General Receipts

Appears in

A Shilling Cookery for the People

By Alexis Soyer

Published 1854

  • About

In all processes of cooking that which appears the simplest is generally the most neglected, or at best but carelessly done. Many persons, unacquainted with the subject, would imagine that the boiling of fish is so simple, that it merely requires to be put on the fire in a saucepan full of water, and let simmer or boil until it has lost its transparency, to be fit to eat. To those who are careless and extravagant, this process may answer very well; they know no better, and do not care to improve; but to the carefal housewife, who wishes to make every penny go as far as possible, by retaining in every article of food she cooks the flavour and succulence it possesses (which is, in fact, the basis of economical and perfect cookery, no matter how simple it may be), the following simple receipt, if carefully followed, will greatly assist:—

First of all, let us remember that all large fish, with the skin whole, must be placed on the fire in cold water; if crimped, or cut in slices or pieces, in boiling water; if whole, it must not be covered with more than two or three inches of water, or the skin will crack, and not only spoil the appearance of the fish, but will diminish the gelatine and gluten it contains, and instead of eating firm and full of flavour, it will be soft and woolly, especially if overboiled.
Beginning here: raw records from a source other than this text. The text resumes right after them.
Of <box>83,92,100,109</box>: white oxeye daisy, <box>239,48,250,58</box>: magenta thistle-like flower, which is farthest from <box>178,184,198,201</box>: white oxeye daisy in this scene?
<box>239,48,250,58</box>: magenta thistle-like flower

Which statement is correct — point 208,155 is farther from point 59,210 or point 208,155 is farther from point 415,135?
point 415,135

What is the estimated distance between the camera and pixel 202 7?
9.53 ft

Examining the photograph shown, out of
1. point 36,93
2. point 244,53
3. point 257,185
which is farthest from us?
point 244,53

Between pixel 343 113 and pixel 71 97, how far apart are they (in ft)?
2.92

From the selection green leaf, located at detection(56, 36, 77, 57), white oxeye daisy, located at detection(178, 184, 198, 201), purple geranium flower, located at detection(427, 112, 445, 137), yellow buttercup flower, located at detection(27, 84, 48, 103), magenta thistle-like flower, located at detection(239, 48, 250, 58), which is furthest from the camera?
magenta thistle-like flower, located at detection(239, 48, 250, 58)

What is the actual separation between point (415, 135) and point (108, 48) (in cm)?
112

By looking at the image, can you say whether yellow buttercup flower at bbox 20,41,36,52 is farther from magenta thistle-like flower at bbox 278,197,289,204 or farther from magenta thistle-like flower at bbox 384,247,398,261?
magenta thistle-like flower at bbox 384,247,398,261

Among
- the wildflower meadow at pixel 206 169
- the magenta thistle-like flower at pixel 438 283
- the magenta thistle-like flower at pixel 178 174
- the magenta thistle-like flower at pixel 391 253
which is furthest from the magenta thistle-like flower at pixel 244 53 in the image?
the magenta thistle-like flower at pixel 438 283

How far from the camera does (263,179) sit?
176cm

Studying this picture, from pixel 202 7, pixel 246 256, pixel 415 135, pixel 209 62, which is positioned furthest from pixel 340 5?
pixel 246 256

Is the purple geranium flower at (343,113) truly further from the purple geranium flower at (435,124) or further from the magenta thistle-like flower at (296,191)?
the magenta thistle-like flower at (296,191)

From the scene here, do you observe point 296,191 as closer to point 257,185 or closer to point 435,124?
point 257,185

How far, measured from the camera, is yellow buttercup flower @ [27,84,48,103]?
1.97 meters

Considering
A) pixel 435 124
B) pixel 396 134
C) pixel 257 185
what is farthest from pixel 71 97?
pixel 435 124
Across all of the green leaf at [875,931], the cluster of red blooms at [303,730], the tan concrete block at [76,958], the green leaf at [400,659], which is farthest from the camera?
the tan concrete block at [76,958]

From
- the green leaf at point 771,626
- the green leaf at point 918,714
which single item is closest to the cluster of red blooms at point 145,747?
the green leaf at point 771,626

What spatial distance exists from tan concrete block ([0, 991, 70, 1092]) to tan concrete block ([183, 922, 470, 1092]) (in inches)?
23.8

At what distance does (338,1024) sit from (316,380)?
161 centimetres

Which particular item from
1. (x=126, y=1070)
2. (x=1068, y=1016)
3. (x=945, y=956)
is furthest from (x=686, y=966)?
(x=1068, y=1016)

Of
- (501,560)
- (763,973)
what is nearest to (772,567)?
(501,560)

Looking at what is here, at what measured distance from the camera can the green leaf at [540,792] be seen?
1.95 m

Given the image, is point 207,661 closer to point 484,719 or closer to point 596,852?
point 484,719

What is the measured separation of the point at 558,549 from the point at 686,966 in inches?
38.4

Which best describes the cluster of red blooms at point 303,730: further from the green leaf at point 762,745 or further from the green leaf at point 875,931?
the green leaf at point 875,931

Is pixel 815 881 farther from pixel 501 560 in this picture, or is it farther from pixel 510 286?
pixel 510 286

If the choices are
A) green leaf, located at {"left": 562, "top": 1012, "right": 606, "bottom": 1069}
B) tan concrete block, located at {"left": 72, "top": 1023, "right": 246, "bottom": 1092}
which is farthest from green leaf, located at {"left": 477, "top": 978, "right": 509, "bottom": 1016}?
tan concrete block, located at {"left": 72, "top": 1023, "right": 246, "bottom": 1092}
For all kinds of fish, to every quart of water put two teaspoonfuls of salt; and if the fish be whole, as soon as it begins to boil, remove the cover on one side, and let simmer gently till quite done, calculating the time according to the size and quality, which vary so much, that it would be quite impossible to say, “Take a cod, turbot, or salmon, or any other fish weighing so many pounds, and boil so long;” for according to its quality, the process of cooking will act upon it, and therefore in all the following receipts we must make use of the word about with regard to time, but by all means do it rather over than under. If large fish, I generally try it by gently pushing a wooden skewer through the thickest part; if it goes in easily, it is done.